Uczniowie z poznańskiego I LO i gimnazjum im. Karola Marcinkowskiego podarowali niepełnosprawnemu mężczyźnie wózek inwalidzki. Pan Mirosław zbierał na ten cel pieniądze, robiąc zelówki do butów oraz dokonując drobnych napraw. Nic nie wiedział o akcji. - Myślałem, że ze szczęścia dostanę zawału - mówił ze łzami w oczach Mirosław Steciuk, nazywany przez uczniów panem Mirkiem.
Uczniowie składali się po 5 zł, jednak każdy mógł dać więcej - To niewielki gest dla nas, a może być wielkim prezentem dla innej osoby - opisywali prezent uczniowie "Marcinka".
- Jedna z klas zrezygnowała z prezentów mikołajkowych i wszystkie pieniądze przeznaczyła na wózek - dodała dyrektor szkoły Alina Chojnacka.
Pan Mirek w przeszłości był piłkarzem, doznał wielu kontuzji, przez co ma m.in. problemy z kciukami, które sprawiają mu ból podczas poruszania się wózkiem bez napędu elektrycznego, dlatego zbierał pieniądze na wózek elektryczny.
- Miał duże problemy z uzyskaniem dofinansowania z NFZ. Musiałby czekać trzy czy cztery lata.
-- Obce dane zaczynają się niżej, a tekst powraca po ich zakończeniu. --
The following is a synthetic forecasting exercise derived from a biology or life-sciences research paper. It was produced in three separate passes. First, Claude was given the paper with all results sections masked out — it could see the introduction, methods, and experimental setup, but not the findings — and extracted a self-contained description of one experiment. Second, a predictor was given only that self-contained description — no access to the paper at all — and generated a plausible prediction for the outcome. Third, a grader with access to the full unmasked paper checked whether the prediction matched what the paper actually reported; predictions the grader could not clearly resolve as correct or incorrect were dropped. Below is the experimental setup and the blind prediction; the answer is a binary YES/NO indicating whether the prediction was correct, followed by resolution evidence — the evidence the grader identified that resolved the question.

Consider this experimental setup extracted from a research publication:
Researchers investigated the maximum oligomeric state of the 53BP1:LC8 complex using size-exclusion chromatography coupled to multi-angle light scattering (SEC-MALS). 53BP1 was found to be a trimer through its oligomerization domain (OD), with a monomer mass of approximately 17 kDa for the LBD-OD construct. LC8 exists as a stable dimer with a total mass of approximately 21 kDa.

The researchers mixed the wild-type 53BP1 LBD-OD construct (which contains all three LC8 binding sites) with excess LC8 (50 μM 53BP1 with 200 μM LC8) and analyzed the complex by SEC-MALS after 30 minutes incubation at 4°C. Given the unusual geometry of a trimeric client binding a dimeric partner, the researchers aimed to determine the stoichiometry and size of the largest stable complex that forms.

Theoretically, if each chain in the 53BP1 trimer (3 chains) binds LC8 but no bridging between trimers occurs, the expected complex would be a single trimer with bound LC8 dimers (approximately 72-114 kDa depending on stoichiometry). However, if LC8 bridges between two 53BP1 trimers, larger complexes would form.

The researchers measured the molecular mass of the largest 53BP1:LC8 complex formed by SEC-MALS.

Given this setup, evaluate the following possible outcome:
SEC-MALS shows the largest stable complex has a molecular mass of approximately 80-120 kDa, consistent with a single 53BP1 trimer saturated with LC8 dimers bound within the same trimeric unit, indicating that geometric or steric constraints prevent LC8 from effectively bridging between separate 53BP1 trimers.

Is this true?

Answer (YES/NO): NO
Trzeba było pomóc - powiedziała Małgorzata Karbowiak, jedna z pomysłodawczyń zbiórki.
Zebrali 10 tysięcy złotych
Niepełnosprawny mężczyzna od lat zbierał pieniądze na nowy wózek inwalidzki, wykonując drobne naprawy w okolicy pomnika Starego Marycha w Poznaniu. Mirosławowi Steciukowi amputowano obie nogi, ma również poważne skrzywienie kręgosłupa.
Uczniowie zebrali pieniądze na wózek w półtora tygodnia. Wózek kosztował 10 tys. zł.